How should the advice be assessed?
- The claimant's representative has asked me to give some guidance on how the evidence of an approved disability analyst should be assessed.
- In so far as the advice consists of an explanation, it is likely to be uncontroversial. However, the tribunal will have the assistance of the medically qualified panel member in assessing its accuracy.
- In so far as the report or advice consists of an opinion, I hope that the following will assist tribunals.
- In order to assess an opinion, the tribunal has to know the information on which it was based. That information may be stated, as it will be in full reports on capacity for work, disability living allowance or attendance allowance. Or it may be identifiable from the circumstances, as it will be in an advice to a decision-maker. If the tribunal cannot identify the supposed factual basis on which the opinion was made, it cannot rely on the opinion.

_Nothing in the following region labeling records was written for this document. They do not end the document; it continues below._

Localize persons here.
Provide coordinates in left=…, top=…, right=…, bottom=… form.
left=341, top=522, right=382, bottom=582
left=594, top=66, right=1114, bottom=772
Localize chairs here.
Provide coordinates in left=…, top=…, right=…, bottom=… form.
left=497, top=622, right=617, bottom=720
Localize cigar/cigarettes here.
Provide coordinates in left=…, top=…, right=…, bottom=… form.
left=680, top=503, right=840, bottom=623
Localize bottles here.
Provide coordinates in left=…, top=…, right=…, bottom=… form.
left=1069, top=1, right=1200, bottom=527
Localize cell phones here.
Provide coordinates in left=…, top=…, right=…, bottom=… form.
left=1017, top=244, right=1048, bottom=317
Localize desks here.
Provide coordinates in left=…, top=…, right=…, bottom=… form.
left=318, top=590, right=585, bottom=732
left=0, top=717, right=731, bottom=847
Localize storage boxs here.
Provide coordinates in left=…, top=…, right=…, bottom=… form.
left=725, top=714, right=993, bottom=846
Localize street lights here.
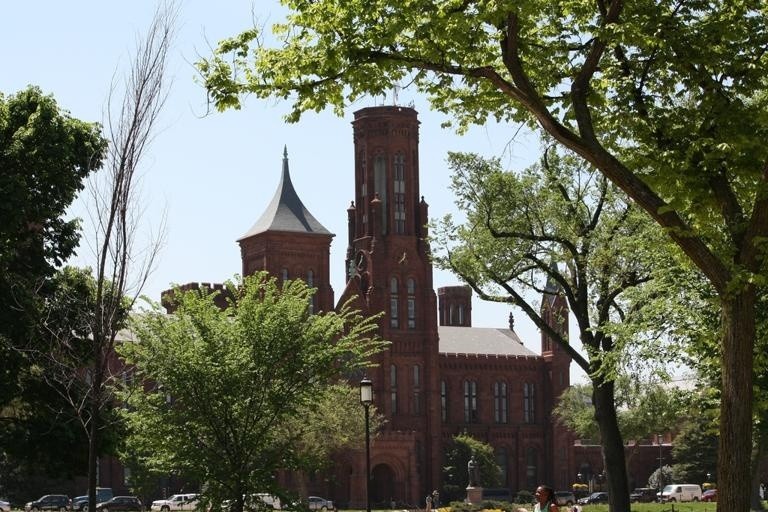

- The tribunal has to decide whether the factual basis of the opinion was correct. To the extent that it was not and the difference is significant, the value of the opinion is undermined. If the tribunal accepts the factual basis as correct, the tribunal must decide whether to accept the opinion. In doing so, it will be relevant to know the professional background of the disability analyst. The tribunal may accept that they have all been trained and approved. But that training is supplementary to the analyst's professional training. It cannot turn a doctor into an occupational therapist or a physiotherapist into a doctor. And the professional background may be relevant to assessing the opinion given. To take some obvious examples, an occupational therapist's opinion on the aids that would assist a claimant may be more useful than that of a doctor, while a doctor's opinion on the risks of injury during an epileptic seizure may be more useful than those of a physiotherapist. (In practice, I suspect that the matters referred may depend on the particular's analyst background.) Accordingly, the tribunal will not be able to place much, if any reliance, on an opinion given by an analyst whose primary area of experience and expertise is not known.
- That information will have to be provided for the tribunal in this case, if the Secretary of State wishes to rely on the advice given to the decision-maker. From the date of my decision, the Secretary of State will be on notice that tribunals need to know the area of professional expertise of an approved disability analyst. That information should be provided to the tribunal, if it is not already apparent from the evidence itself. Tribunals will not be expected to adjourn in order to obtain this information before assessing the evidence.
- In practice, the significance of advice like that given in this case may not be great. The tribunal has to form its own conclusions. In doing so, it has the medical experience of the medically qualified panel member and the practical experience of the disability qualified panel member. It is, perhaps, only in exceptional cases that the outcome of the appeal will depend on, or be significantly influenced by, the analyst's advice. The position will be different, however, for the full reports on which tribunals place greater reliance, especially at a paper hearing.
Disposal
- I allow the appeal, set aside the tribunal's decision and direct a rehearing.